We’re in another profound period of disruption, particularly when it comes to women’s rights and roles: Roe v. Wade has been overturned; tradwifery is a trend. And thus we’ve seen a new spate of arty nunsploitation films, with “Immaculate” (2024), starring Sydney Sweeney, being the latest. (Others include Paul Verhoeven’s 2021 erotic lesbian nun satire, “Benedetta,” and Rose Glass’s taut 2019 psychosexual horror, “Saint Maud.”) Directed by Michael Mohan, “Immaculate” follows a devout Midwestern novice, Sister Cecilia, who arrives at a gloomy convent in the remote Italian countryside and mysteriously becomes pregnant, leaving church elders to conclude that she’s carrying the savior. In a turn reminiscent of “Rosemary’s Baby,” the sinister Father Tedeschi more or less imprisons Cecilia in the dark, labyrinthine building. For all its gory, sexy-nun fun, the film raises all-too-familiar questions about female bodily autonomy in oppressive male institutions. But this nun, a feminist heroine for the 21st century, is the agent of her own destiny: Unlike so many sisters in the first wave of nunsploitation films, she frees herself.

A nun holds a shirtless boy with bandaged hands in her arms.
Cate Blanchett and Aswan Reid in the 2023 film “The New Boy.”

​It’s a fantasy of escape; the plight of young women imperiled by the church has usually been much darker.
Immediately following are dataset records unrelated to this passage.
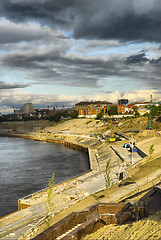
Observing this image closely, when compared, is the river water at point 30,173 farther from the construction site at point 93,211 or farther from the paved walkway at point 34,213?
the paved walkway at point 34,213

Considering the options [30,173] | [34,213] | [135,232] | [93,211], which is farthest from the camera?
[30,173]

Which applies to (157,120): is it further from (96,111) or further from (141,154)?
(96,111)

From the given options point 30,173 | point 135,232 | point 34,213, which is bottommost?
point 30,173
The legacy of Ireland’s Magdalene laundries and mother and baby homes — in which women and girls were made to labor without pay, or even surrender their children, often under the direction of nuns — is the subject of two new cinematic productions. “The Woman in the Wall,” a gothic six-part BBC drama, which aired in the United States earlier this year, follows a traumatized survivor (played by Ruth Wilson) as she searches for her missing daughter. And “Small Things Like These,” the film adaptation of the Irish writer Claire Keegan’s 2020 novella of the same name, stars Cillian Murphy as a coal merchant in a small Irish town who discovers that the local convent is a Magdalene laundry and is forced to make a fateful choice. A third, “The New Boy,” a quiet, dreamlike movie released last year, likewise highlights the misdeeds of the Catholic Church, but in 1940s Australia. It features Cate Blanchett as Sister Eileen, a wimpled, tippling nun on a mission to assimilate her young Aboriginal charges, who have been forcibly removed from their families by the state.
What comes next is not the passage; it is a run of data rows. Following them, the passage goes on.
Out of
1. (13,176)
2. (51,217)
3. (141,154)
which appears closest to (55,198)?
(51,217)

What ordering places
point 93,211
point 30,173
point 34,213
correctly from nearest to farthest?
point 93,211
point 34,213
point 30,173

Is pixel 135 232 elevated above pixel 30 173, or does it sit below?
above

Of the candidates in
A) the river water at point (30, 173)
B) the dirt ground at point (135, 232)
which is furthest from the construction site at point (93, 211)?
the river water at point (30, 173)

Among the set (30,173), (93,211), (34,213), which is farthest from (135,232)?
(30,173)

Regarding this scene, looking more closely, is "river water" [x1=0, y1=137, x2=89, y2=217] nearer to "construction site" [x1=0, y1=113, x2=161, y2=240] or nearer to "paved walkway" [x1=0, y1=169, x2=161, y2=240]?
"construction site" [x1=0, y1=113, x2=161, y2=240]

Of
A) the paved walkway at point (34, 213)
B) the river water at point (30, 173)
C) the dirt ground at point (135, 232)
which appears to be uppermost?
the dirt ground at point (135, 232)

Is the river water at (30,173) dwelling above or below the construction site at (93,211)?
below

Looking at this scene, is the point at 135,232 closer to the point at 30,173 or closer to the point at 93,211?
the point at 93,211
For years, the Magdalene laundries, which operated from the mid-18th century until 1996, were met with a “code of silence,” says Joe Murtagh, the creator of “The Woman in the Wall.” But in recent decades, the Irish government and the Catholic Church in Australia have both publicly apologized for these chapters of their respective pasts, joining Catholic institutions throughout the world in grappling with centuries of abuse. This reckoning is arguably why real-life nun horror stories are surfacing now: In these depictions, inspired by actual events, nuns are no longer cartoonish saints or sexualized victims but often perpetrators of violence. As a genre for exploring this history, “horror comes to mind naturally,” says Murtagh, “because it’s horrific.”